Children get taste of bluegrass at camp
Steamboat Springs — Few people know the differences between a mandolin and a guitar, could locate a fret or play a strumchuck.
However, the 20 participants at this week’s Bearfoot Bluegrass Camp for Kids know all of the above, and much more — and they’re still learning.
“The kids here have been amazing,” said Annalisa Woodlee, one of the instructors and a member of the bluegrass band Bearfoot Bluegrass. “They’re really advanced.”
Woodlee and the other four members of Bearfoot Bluegrass have returned to Steamboat Springs for the third year in a row to conduct an educational music camp for 20 youngsters, ages 6 to 13 years.
The camp is just one of many components of the second annual Beaux Arts Festival, which began on Friday and continues through this week.
During the three-day camp, which started Monday, participants have the opportunity to learn to play the guitar, mandolin, fiddle or banjo. Vocal instruction is also an option. No experience is necessary, because “we teach from the beginning,” said Woodlee.
By the end of the camp, participants should know “three or four or five chords and a couple of basic tunes,” said Jason Norris, another member of Bearfoot Bluegrass.
The instructors are young, talented and “awesome,” said camp participant Catherine Fischer, 11. Fischer and best friend Katie Lettunich, also 11, signed up for the camp to learn about music.
So far, they have not been disappointed.
“I’m learning different styles of music, like bluegrass” said Lettunich. “It’s not just about classical anymore.”
Fischer said that her favorite part of the camp was playing different, unfamiliar instruments.
“I’ve already done some fiddle and guitar,” she said. Fischer has played the violin since she was 4, but loves “getting to learn new instruments.”
Bearfoot Bluegrass started conducting the day camps for children three years ago, and this week’s camp marks the 34th. Steamboat is one of the lucky recipients of such instruction because of the support that the group receives here, said Angela Oudean, another band member.
“Here in Steamboat, people really appreciate music,” she said.
By putting on the day camps, Bearfoot Bluegrass is able to both spread bluegrass to a new generation and hold performances of its own. “We’re able to be a touring band and spread the music to children,” said Woodlee. “But the most important thing is that (the children) learn to play music together.”
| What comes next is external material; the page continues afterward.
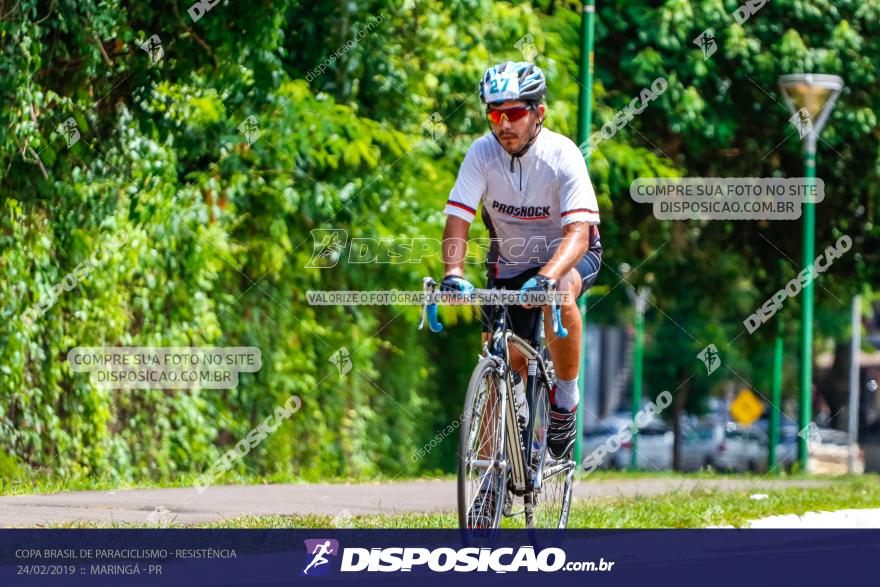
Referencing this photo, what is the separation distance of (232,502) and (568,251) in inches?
124

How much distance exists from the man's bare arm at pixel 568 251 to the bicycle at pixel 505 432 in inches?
3.6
Norris hopes that the children will not only learn to play together, but also will continue to do so after the camp ends.
“Hopefully, by the end, they can play music together and play in bands around town when we’re gone,” Norris said.
All of the band members are from Alaska and participated in bluegrass camps themselves while growing up. Kate Hamre and Megan McCormick join Norris, Oudean and Woodlee as the five Bearfoot Bluegrass members.
As part of the Beaux Art Festival, Bearfoot Bluegrass will perform in a free concert at 6 p.m. Thursday on Headwall. The public is invited to a free performance by the camp participants at 3:30 p.m. Wednesday at the Bud Warner Memorial Library.
Other festival events this week include a painting workshop, a symphony concert, sculpting workshop, performances of “La BohÃme” and the Art Car Stampede.